PS: The Athenee Residence opened a new exit. Also, there is a newly opened entrance but I didn't have my camera ready when I went in.


Sunday, November 2, 2008

"The Three Faces of Eve" ... I mean "Bee". And what is she up to with the fourth face? Where can this woman be going? Some of you already know.


Monday, November 3, 2008

If there is another life I want to come back as a cartoonist.


Tuesday, November 4, 2008

I am such a pack rat; also a terrible procrastinator.

In the nearly nine years that I have lived in Bangkok the only things that I think that I have actually thrown away are things that have begun to rot. Old dead computers? No, they don't smell, just stick them in a drawer or pile them on top of one another. How about old useless mouse controls (mice?). Keep 'em; who knows when they might come in handy.
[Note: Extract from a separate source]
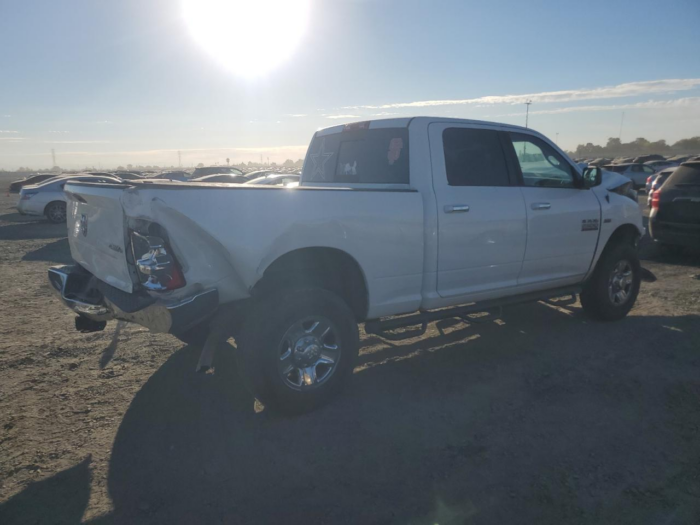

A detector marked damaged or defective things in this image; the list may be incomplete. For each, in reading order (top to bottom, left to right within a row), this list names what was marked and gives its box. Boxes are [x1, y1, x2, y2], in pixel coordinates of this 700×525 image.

broken tailgate [63, 182, 135, 292]
damaged rear bumper [47, 264, 217, 334]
But, since we'll be moving very soon I have been forced to turn my old office into an enemy battleground. I am now taking 'lives' right and left and coffining them in boxes. Of course this means that my very alive MacBook has taken over our dining room table ... requiring that we have to repair each night to the Shangri-La's Next2 for dinner. Sigh ... life in the trenches!


Wednesday, November 5, 2008

While I was having a Spanish Omelet at a little restaurant by the Chao Praya River this afternoon a sea monster swam past. He (she) ignored my omelet as it had its eyes fixed on the employees of the nearby Sheraton Riverside Hotel. This prompted an immediate evacuation from the hotel of all of its staff.


PS: Of course, now the biggest question for Americans today is: "Will Levi now back out of his promise to make Bristol an honest woman?".


Thursday, November 6, 2008

This is amazing! In 2000 and in 2004 none of my Thai friends said anything positive about the election of W to the presidency. But, yesterday and today almost every Thai that I have spoken with has congratulated the US for electing Obama as the 44th president. It is a really good feeling. I genuinely feel proud.

Right now I wish we had the British 'movers' system: in the UK when a new PM is elected the moving vans pull up to #10 Downing Street and all the stuff of the defeated PM is packed up and dispatched to wherever. In the US the old president gets to linger around the White House for an additional 11 weeks before he has to empty his drawers and closets. Wouldn't it be wonderful if right now W and his lousy stuff was on the dusty road back to Crawford?


Friday, November 7, 2008

The Princess today opened the Food Carnival at River City. I like her cars....and her parking place. I parked at the adjacent hotel.


Saturday, November 8, 2008

The girls treated themselves to an Issan buffet followed by pedicures.


Sunday, November 9, 2009

Which is more boring ... curtains or a laundry room?


Monday, November 10, 2008

A few weeks ago Watcharee asked a monk as to when would be an auspicious day to 'open' our new condo: he replied "at 9:09 AM on November 10". So, this morning Watcharee, Rung and I visited Athenee Residence and at exactly 9:09 AM Watcharee began praying before the Buddha (*) located in Watcharee's new office. Rice and water were offered to him and large unopened containers of water and rice were left in the room to ensure prosperity for the property. At 9:39 AM a plate of 9 fruits, 9 flowers, 9 candies and 9 eggs was laid on our porch and more prayers were offered.


(*) Before the prayers began, gold leaf was applied to the Buddha.